I dropped an email to my writing coach asking her if I could let this slide, fully expecting her to say ‘yes.’ She said ‘no.’ I have to change it. And if that weren’t bad enough, I didn’t know where the handy ‘Find and Replace’ feature was on my Mac. I wasted an entire week trying to change every single sentence in my book until a certain writer/editor I know clued me in.
I was lamenting about all this to a friend when she asked, “When did that change?” Good question. I looked into it and found out — years ago! The Internet is full of discrepancies, of course, but one source says it changed with the dawn of the personal computer! Good grief! Talk about feeling stupid. And I call myself a writer.

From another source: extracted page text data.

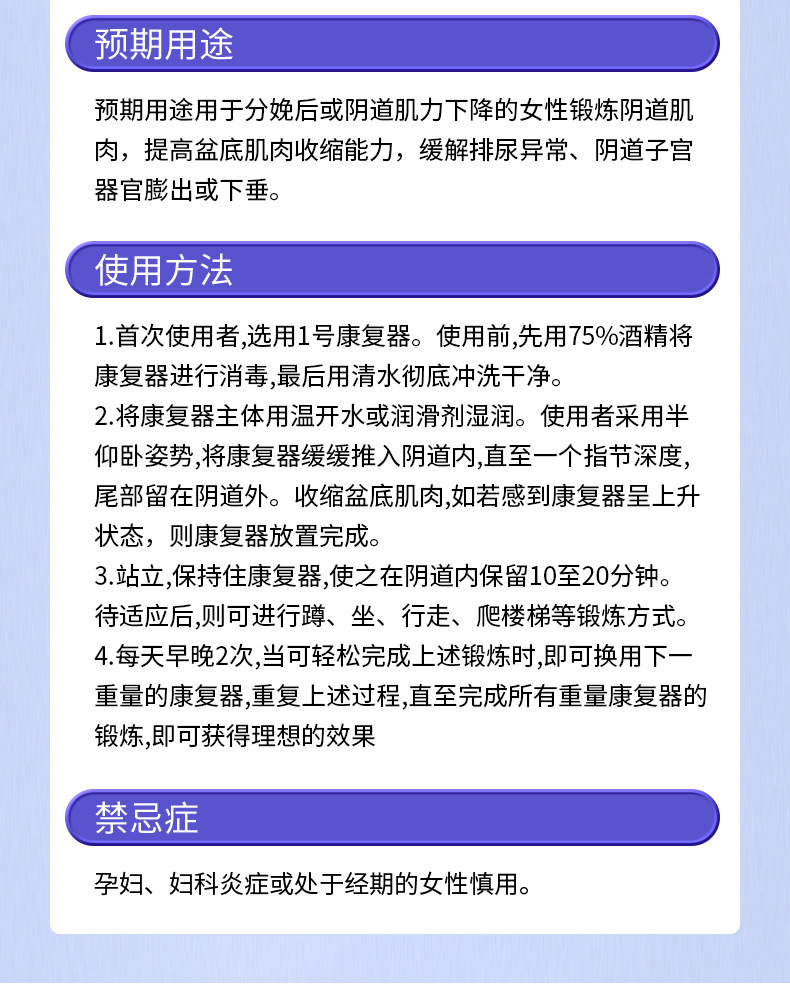 预期用途

预期用途用于分娩后或阴道肌力下降的女性锻炼阴道肌肉，提高盆底肌肉收缩能力，缓解排尿异常、阴道子宫器官膨出或下垂。

使用方法

1.首次使用者,选用1号康复器。使用前,先用75%酒精将康复器进行消毒,最后用清水彻底冲洗干净。
2.将康复器主体用温开水或润滑剂湿润。使用者采用半仰卧姿势,将康复器缓缓推入阴道内,直至一个指节深度,尾部留在阴道外。收缩盆底肌肉,如若感到康复器呈上升状态，则康复器放置完成。
3.站立,保持住康复器,使之在阴道内保留10至20分钟。待适应后,则可进行蹲、坐、行走、爬楼梯等锻炼方式。
4.每天早晚2次,当可轻松完成上述锻炼时,即可换用下一重量的康复器,重复上述过程,直至完成所有重量康复器的锻炼,即可获得理想的效果

禁忌症

孕妇、妇科炎症或处于经期的女性慎用。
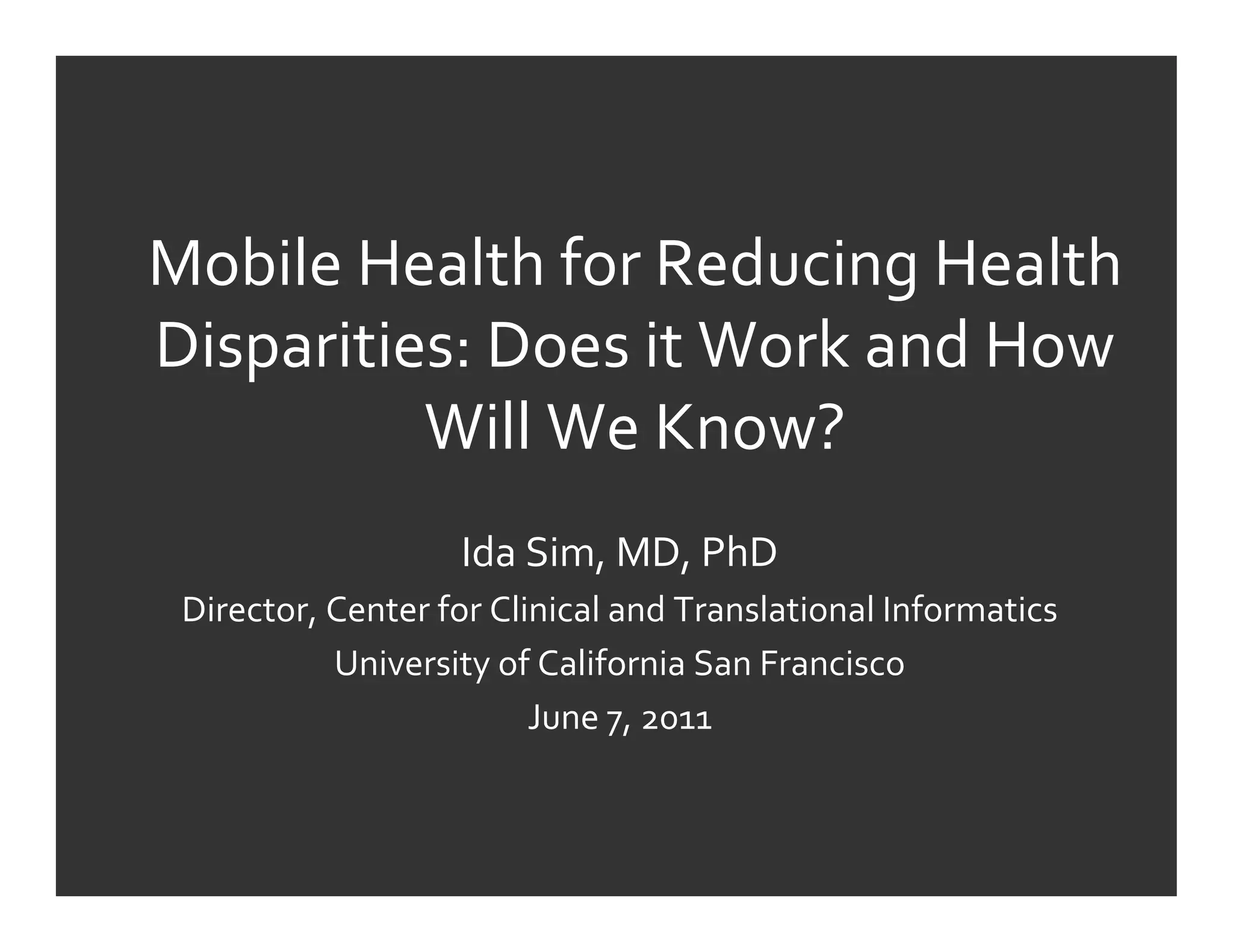 Mobile Health for Reducing Health Disparities: Does it Work and How Will We Know?

Ida Sim, MD, PhD

Director, Center for Clinical and Translational Informatics

University of California San Francisco

June 7, 2011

But apparently, I wasn’t the only one in the dark. Some friends (writers and non-writers alike) didn’t know either. If, like me, you learned to type on a manual typewriter (all you youngins — see photo above,) then you’re familar with the two space rule. See, typewriter fonts are monospaced. Each letter takes up the same amount of space. The logic goes that the extra space was needed between sentences to improve readability. Now that most of us are typing on a computer keyboard with its proportional font (i.e. an “m” takes up more space than an “i,”) we no longer need the extra space. Supposedly, with improved technology, came better readability. Maybe it’s my double vision or failing eyesight, but I found it easier to read before. But no one asked me.
I want to scream at the injustice of it all. Can they do that? But I know the answer. Rules change all the time. Of course they can. I don’t even know who “they” are, except maybe the powers that be at the three most widely accepted authorities on the subject, The Chicago Manual of Style, the AP Stylebook and the Modern Language Association. Personally, as I get into the nitty gritty of grammar, I like the Grammar Girl site so much it made my list of favorite places (see sidebar.)
But, don’t sweat it. The average person receiving your emails isn’t likely to start counting spaces. Especially, in a world where “ur” and “nite” have become acceptable. If you’re a student, a writer or just a person priding yourself on your grammatical correctness, then by all means, get with the program! Hey, I don’t make the rules, I just pass them on. Even if I am years late.